▶ [YOUR TASK]: Reproduce every record exactly as it appears, but not the pictures.

[Start of section]

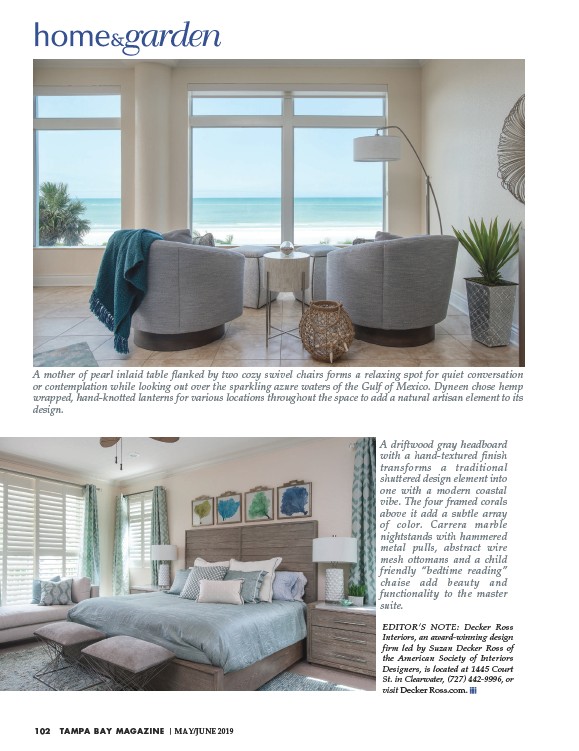 home&garden

A mother of pearl inlaid table flanked by two cozy swivel chairs forms a relaxing spot for quiet conversation or contemplation while looking out over the sparkling azure waters of the Gulf of Mexico. Dyneen chose hemp wrapped, hand-knotted lanterns for various locations throughout the space to add a natural artisan element to its design.

A driftwood gray headboard with a hand-textured finish transforms a traditional shuttered design element into one with a modern coastal vibe. The four framed corals above it add a subtle array of color. Carrera marble nightstands with hammered metal pulls, abstract wire mesh ottomans and a child friendly "bedtime reading" chaise add beauty and functionality to the master suite.

EDITOR'S NOTE: Decker Ross Interiors, an award-winning design firm led by Suzan Decker Ross of the American Society of Interiors Designers, is located at 1445 Court St. in Clearwater, (727) 442-9996, or visit Decker Ross.com.

102 TAMPA BAY MAGAZINE | MAY/JUNE 2019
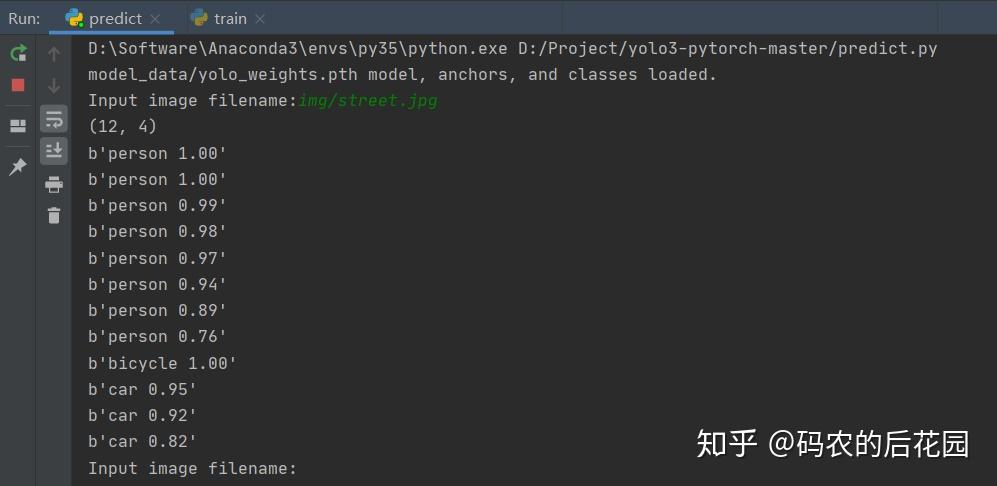 Run: predict × train ×

D:\Software\Anaconda3\envs\py35\python.exe D:/Project/yolo3-pytorch-master/predict.py
model_data/yolo_weights.pth model, anchors, and classes loaded.
Input image filename:img/street.jpg
(12, 4)
b'person 1.00'
b'person 1.00'
b'person 0.99'
b'person 0.98'
b'person 0.97'
b'person 0.94'
b'person 0.89'
b'person 0.76'
b'bicycle 1.00'
b'car 0.95'
b'car 0.92'
b'car 0.82'
Input image filename:

知乎 @码农的后花园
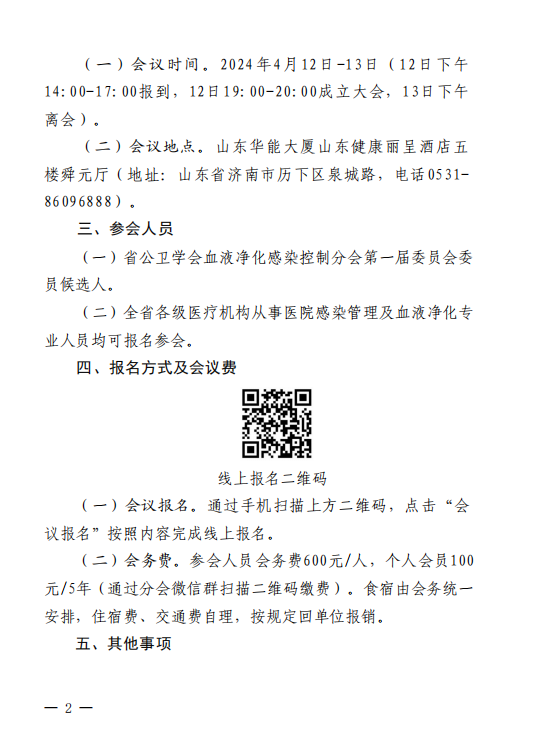 （一）会议时间。2024年4月12日-13日（12日下午14:00-17:00报到，12日19:00-20:00成立大会，13日下午离会）。

（二）会议地点。山东华能大厦山东健康丽呈酒店五楼舜元厅（地址：山东省济南市历下区泉城路，电话0531-86096888）。

三、参会人员

（一）省公卫学会血液净化感染控制分会第一届委员会委员候选人。

（二）全省各级医疗机构从事医院感染管理及血液净化专业人员均可报名参会。

四、报名方式及会议费

线上报名二维码

（一）会议报名。通过手机扫描上方二维码，点击“会议报名”按照内容完成线上报名。

（二）会务费。参会人员会务费600元/人，个人会员100元/5年（通过分会微信群扫描二维码缴费）。食宿由会务统一安排，住宿费、交通费自理，按规定回单位报销。

五、其他事项

— 2 —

[End of section]

▶ [ANSWER SPACE]:
 home&garden

A mother of pearl inlaid table flanked by two cozy swivel chairs forms a relaxing spot for quiet conversation or contemplation while looking out over the sparkling azure waters of the Gulf of Mexico. Dyneen chose hemp wrapped, hand-knotted lanterns for various locations throughout the space to add a natural artisan element to its design.

A driftwood gray headboard with a hand-textured finish transforms a traditional shuttered design element into one with a modern coastal vibe. The four framed corals above it add a subtle array of color. Carrera marble nightstands with hammered metal pulls, abstract wire mesh ottomans and a child friendly "bedtime reading" chaise add beauty and functionality to the master suite.

EDITOR'S NOTE: Decker Ross Interiors, an award-winning design firm led by Suzan Decker Ross of the American Society of Interiors Designers, is located at 1445 Court St. in Clearwater, (727) 442-9996, or visit Decker Ross.com.

102 TAMPA BAY MAGAZINE | MAY/JUNE 2019
 Run: predict × train ×

D:\Software\Anaconda3\envs\py35\python.exe D:/Project/yolo3-pytorch-master/predict.py
model_data/yolo_weights.pth model, anchors, and classes loaded.
Input image filename:img/street.jpg
(12, 4)
b'person 1.00'
b'person 1.00'
b'person 0.99'
b'person 0.98'
b'person 0.97'
b'person 0.94'
b'person 0.89'
b'person 0.76'
b'bicycle 1.00'
b'car 0.95'
b'car 0.92'
b'car 0.82'
Input image filename:

知乎 @码农的后花园
 （一）会议时间。2024年4月12日-13日（12日下午14:00-17:00报到，12日19:00-20:00成立大会，13日下午离会）。

（二）会议地点。山东华能大厦山东健康丽呈酒店五楼舜元厅（地址：山东省济南市历下区泉城路，电话0531-86096888）。

三、参会人员

（一）省公卫学会血液净化感染控制分会第一届委员会委员候选人。

（二）全省各级医疗机构从事医院感染管理及血液净化专业人员均可报名参会。

四、报名方式及会议费

线上报名二维码

（一）会议报名。通过手机扫描上方二维码，点击“会议报名”按照内容完成线上报名。

（二）会务费。参会人员会务费600元/人，个人会员100元/5年（通过分会微信群扫描二维码缴费）。食宿由会务统一安排，住宿费、交通费自理，按规定回单位报销。

五、其他事项

— 2 —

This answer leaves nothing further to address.